### EXTRACTED TEXT
○ ○ ○
The fault, then, of Mr. Godwin's philosophy, in one word, was too much ambition-by that sin fell the angels! He conceived too nobly of his fellows (the most unpardonable crime against them, for there is nothing that annoys our self-love so much as being complimented on imaginary achievements, to which we are wholly unequal) -he raised the standard of morality above the reach of humanity, and by directing virtue to the most airy and romantic heights, made her path dangerous, solitary, and impracticable. The author of the Political Justice took abstract reason for the rule of conduct, and abstract good for its end. He places the human mind on an elevation, from which it commands a view of the whole line of moral consequences; and requires it to conform its acts to the larger and more enlightened conscience which it has thus acquired. He absolves man from the gross and narrow ties of sense, custom, authority, private

and local attachment, in order that he may devote himself to the boundless pursuit of universal benevolence. Mr. Godwin gives no quarter to the amiable weaknesses of our nature, nor does he stoop to avail himself of the supplementary aids of an imperfect virtue. Gratitude, promises, friendship, family affection give way, not that they may be merged in the opposite vices or in want of principle; but that the void may be filled up by the disinterested love of good, and the dictates of inflexible justice, which is the law of laws, and sovereign of sovereigns.' All minor considerations yield, in his system, to the stern sense of duty, as they do, in the ordinary and established ones, to the voice of necessity. Mr. Godwin's theory, and that of more approved reasoners, differ only in this, that what are with them the exceptions, the extreme cases, he makes the every-day rule. No one denies that on great occasions, in moments of fearful excitement, or when a mighty object is at stake, the lesser and merely instrumental points of duty are to be sacrificed without remorse at the shrine of patriotism, of honour, and of conscience. But the disciple of the New School (no wonder it found so many impugners, even in its own bosom !) is to be always the hero of duty; the law to which he has bound himself never swerves nor relaxes; his feeling of what is right is to be at all times wrought up to a pitch of enthusiastic selfdevotion; he must become the unshrinking martyr and confessor of the public good. If it be said that this scheme is chimerical and impracticable on ordinary occasions, and to the generality of mankind, well and good; but those who accuse the author of having trampled on the common feelings and prejudices of mankind in wantonness or insult, or without wishing to substitute something better (and only unattainable, because it is better) in their stead, accuse him wrongfully. We may not be able to launch the bark of our affections on the oceantide of humanity, we may be forced to paddle along its shores, or shelter in its creeks and rivulets: but we have no right to reproach the bold and adventurous pilot, who dared us to tempt the uncertain abyss, with our own want of courage or of skill, or with the jealousies and impatience, which deter us from undertaking, or might prevent us from accomplishing the voyage!
○ ○ ○
### SUPPLIED INFORMATION
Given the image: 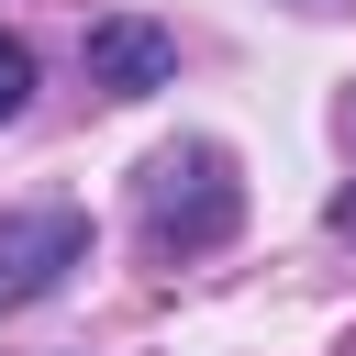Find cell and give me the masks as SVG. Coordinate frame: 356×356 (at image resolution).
<instances>
[{"label": "cell", "instance_id": "6da1fadb", "mask_svg": "<svg viewBox=\"0 0 356 356\" xmlns=\"http://www.w3.org/2000/svg\"><path fill=\"white\" fill-rule=\"evenodd\" d=\"M234 222H245V178L222 145H167L145 167V245L156 256H211Z\"/></svg>", "mask_w": 356, "mask_h": 356}, {"label": "cell", "instance_id": "7a4b0ae2", "mask_svg": "<svg viewBox=\"0 0 356 356\" xmlns=\"http://www.w3.org/2000/svg\"><path fill=\"white\" fill-rule=\"evenodd\" d=\"M67 267H89V211L44 200V211H11V222H0V312L44 300Z\"/></svg>", "mask_w": 356, "mask_h": 356}, {"label": "cell", "instance_id": "3957f363", "mask_svg": "<svg viewBox=\"0 0 356 356\" xmlns=\"http://www.w3.org/2000/svg\"><path fill=\"white\" fill-rule=\"evenodd\" d=\"M178 78V33L167 22H100L89 33V89H111V100H145V89H167Z\"/></svg>", "mask_w": 356, "mask_h": 356}, {"label": "cell", "instance_id": "277c9868", "mask_svg": "<svg viewBox=\"0 0 356 356\" xmlns=\"http://www.w3.org/2000/svg\"><path fill=\"white\" fill-rule=\"evenodd\" d=\"M22 100H33V56H22V44H11V33H0V122H11V111H22Z\"/></svg>", "mask_w": 356, "mask_h": 356}, {"label": "cell", "instance_id": "5b68a950", "mask_svg": "<svg viewBox=\"0 0 356 356\" xmlns=\"http://www.w3.org/2000/svg\"><path fill=\"white\" fill-rule=\"evenodd\" d=\"M334 234H356V189H334Z\"/></svg>", "mask_w": 356, "mask_h": 356}]
</instances>
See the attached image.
○ ○ ○
Based on the passage about Mr. Godwin's philosophy, decide whether each statement agrees with it. For each, answer yes or no and quote the words that settle it.
1. Godwin took abstract reason as the rule of conduct.
2. Godwin's theory differs from that of more approved reasoners in refusing to sacrifice lesser points of duty even on great occasions.
3. Those who say Godwin trampled on mankind's common feelings out of wantonness or insult are wrong.
Rely only on the text, not the data.

### CORRECT RESPONSE
1. Yes: "The author of the Political Justice took abstract reason for the rule of conduct, and abstract good for its end."
2. No: "Mr. Godwin's theory, and that of more approved reasoners, differ only in this, that what are with them the exceptions, the extreme cases, he makes the every-day rule."
3. Yes: "but those who accuse the author of having trampled on the common feelings and prejudices of mankind in wantonness or insult, or without wishing to substitute something better (and only unattainable, because it is better) in their stead, accuse him wrongfully."